Please would anyone let me know their experience of any pros and cons.

Thanks
JamesEB


----------



## texasbullet

Are you buying the refurbished iphone from a local dealer or a website such as ebay, amazon etc.


----------



## JamesEB

Thanks.

There are no local dealers here so it will have to be eBay or Amazon.

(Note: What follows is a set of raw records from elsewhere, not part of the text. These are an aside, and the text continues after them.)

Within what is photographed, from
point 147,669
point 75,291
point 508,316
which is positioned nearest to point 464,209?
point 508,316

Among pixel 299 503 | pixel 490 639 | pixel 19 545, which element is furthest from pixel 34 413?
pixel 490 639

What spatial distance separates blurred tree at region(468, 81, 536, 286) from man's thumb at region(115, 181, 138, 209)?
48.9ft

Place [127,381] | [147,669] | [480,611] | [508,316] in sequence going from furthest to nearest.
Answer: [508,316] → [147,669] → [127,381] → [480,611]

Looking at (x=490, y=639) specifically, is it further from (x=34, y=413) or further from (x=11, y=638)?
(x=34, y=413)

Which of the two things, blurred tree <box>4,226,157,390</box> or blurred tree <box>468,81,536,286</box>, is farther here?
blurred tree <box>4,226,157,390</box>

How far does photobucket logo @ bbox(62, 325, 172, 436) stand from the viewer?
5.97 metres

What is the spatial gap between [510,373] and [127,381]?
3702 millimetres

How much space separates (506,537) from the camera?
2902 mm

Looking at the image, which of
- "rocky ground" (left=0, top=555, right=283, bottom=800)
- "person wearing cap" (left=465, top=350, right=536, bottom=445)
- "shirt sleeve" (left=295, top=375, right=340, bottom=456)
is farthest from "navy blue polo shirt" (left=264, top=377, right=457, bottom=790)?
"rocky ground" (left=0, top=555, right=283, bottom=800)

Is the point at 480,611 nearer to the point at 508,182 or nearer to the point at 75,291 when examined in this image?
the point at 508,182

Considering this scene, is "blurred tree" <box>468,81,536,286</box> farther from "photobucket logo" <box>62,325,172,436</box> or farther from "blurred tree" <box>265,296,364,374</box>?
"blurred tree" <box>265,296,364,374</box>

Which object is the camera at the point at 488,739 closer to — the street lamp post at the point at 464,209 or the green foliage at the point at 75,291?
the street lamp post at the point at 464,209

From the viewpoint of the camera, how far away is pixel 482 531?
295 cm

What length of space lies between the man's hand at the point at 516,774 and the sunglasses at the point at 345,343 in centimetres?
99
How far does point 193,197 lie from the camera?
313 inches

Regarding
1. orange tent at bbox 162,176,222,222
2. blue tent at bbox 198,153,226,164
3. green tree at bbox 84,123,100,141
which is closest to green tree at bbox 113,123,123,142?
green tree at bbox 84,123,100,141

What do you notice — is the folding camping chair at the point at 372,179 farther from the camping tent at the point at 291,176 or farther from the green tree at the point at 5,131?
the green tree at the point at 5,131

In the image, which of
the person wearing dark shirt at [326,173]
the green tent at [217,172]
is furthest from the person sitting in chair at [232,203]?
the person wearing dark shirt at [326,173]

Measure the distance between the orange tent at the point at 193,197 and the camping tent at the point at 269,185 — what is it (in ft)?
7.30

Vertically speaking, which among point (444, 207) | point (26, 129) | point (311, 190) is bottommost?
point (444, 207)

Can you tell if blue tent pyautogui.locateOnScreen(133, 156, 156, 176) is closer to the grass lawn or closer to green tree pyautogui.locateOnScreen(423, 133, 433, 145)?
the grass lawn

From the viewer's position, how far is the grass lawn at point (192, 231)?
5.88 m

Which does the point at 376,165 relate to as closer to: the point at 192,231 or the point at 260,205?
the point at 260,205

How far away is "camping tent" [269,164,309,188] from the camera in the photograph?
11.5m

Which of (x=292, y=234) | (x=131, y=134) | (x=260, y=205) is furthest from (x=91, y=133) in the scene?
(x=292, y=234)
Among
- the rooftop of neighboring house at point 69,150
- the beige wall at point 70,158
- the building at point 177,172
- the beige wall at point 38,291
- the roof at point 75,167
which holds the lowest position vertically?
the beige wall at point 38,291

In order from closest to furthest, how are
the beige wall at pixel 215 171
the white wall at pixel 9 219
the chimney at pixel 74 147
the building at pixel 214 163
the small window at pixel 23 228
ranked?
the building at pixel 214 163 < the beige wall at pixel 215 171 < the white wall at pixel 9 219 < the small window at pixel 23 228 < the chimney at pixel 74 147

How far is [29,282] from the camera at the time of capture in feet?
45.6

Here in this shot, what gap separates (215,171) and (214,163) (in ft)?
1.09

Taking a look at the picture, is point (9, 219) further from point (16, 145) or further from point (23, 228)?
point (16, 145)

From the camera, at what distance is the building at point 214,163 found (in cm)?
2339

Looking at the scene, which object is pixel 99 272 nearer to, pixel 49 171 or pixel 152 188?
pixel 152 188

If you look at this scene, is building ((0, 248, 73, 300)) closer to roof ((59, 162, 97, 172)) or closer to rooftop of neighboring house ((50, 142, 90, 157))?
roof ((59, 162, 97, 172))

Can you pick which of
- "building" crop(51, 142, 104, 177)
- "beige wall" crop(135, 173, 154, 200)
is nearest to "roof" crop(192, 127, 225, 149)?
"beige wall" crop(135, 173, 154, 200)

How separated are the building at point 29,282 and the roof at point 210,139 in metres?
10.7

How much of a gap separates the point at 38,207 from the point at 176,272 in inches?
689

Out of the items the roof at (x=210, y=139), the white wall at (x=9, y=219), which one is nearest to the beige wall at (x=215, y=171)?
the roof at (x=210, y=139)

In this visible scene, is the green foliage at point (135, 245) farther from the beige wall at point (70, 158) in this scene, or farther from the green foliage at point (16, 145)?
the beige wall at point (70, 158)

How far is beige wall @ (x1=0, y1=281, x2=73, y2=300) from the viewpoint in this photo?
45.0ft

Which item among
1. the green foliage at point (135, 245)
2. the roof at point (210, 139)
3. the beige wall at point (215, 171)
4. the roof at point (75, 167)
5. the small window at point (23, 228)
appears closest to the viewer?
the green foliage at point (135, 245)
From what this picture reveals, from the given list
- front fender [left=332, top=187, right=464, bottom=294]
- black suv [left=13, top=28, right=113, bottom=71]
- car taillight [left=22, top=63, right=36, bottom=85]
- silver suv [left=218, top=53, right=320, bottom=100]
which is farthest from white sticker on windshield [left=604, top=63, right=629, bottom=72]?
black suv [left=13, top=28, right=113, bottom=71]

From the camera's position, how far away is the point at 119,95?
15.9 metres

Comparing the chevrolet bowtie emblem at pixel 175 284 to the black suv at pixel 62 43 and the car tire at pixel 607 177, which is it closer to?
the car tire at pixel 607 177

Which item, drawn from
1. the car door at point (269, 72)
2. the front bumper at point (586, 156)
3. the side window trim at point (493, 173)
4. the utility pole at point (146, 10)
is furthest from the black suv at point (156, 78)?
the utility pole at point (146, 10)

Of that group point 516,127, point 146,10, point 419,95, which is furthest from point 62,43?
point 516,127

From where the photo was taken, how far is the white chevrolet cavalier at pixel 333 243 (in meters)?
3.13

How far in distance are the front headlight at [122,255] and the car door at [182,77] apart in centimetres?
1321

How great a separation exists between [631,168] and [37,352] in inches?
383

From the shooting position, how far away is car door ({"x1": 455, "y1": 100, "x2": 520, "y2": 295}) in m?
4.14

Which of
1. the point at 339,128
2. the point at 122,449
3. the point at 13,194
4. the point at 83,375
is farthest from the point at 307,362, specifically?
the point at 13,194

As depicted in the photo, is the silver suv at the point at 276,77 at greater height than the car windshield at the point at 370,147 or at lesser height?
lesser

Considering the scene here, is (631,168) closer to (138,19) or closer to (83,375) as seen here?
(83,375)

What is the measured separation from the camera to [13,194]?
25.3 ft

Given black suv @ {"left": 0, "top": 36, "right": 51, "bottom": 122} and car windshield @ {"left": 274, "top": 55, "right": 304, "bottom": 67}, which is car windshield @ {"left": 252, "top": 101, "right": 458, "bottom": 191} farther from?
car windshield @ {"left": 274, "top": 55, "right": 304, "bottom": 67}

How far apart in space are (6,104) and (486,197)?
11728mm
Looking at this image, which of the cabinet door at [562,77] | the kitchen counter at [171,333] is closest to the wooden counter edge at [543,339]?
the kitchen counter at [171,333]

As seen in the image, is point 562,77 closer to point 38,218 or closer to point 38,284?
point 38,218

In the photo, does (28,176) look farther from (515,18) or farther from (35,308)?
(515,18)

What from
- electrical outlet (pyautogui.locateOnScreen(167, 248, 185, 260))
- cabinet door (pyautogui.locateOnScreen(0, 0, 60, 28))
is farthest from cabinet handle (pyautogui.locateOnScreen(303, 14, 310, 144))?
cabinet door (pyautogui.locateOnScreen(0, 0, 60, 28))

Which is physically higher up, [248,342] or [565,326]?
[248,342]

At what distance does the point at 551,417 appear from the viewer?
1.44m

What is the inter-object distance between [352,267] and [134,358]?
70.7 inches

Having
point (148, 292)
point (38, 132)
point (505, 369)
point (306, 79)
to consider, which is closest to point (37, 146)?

The problem I am having is which version/variation to get.

Thanks for help
JamesEB


----------



## texasbullet

JamesEB said:


> Thanks.
> 
> There are no local dealers here so it will have to be eBay or Amazon.
> 
> The problem I am having is which version/variation to get.
> 
> Thanks for help
> JamesEB


You better make sure it is not locked by the user, which means if it has their email and password because then it will be worthless to use.
On the one for you to choose it depends on your budget and likes. I don't really like the iphones because you can only retrieve your pictures and music or other documents thru itunes. I would rather go for the android phones, which may be a little bit cheaper and wont require itunes but you will need to have a gmail account but as I said the choice is up to you. You may want to watch some videos on youtube on what features each phone has and then you can decide from there on.


----------



## JamesEB

Thanks. I did not know that about itunes and I do not like them much.

I only use the phone for slight text and calls and want it to take pictures to save carrying the phone and camera.

I do not use whistles and bells.

Can you please direct me to some videos on youtube as I do not know about that either.

Thanks for help.
JamesEB


----------



## texasbullet




----------



## texasbullet




----------



## JamesEB

Thanks

Do you have a youtube on the iPhone 5 please?

It should be OK for me.

JamesEB


----------



## texasbullet




----------



## JamesEB

Thanks.

It's a 5 not 5S. Is there much difference?

Thanks for help.
JamesEB


----------



## texasbullet




----------



## JamesEB

I bought a new iPhone 5. So long as it is new it should be fine for what I need.

I can't find a utube on how to set it up. Please would you mind helping.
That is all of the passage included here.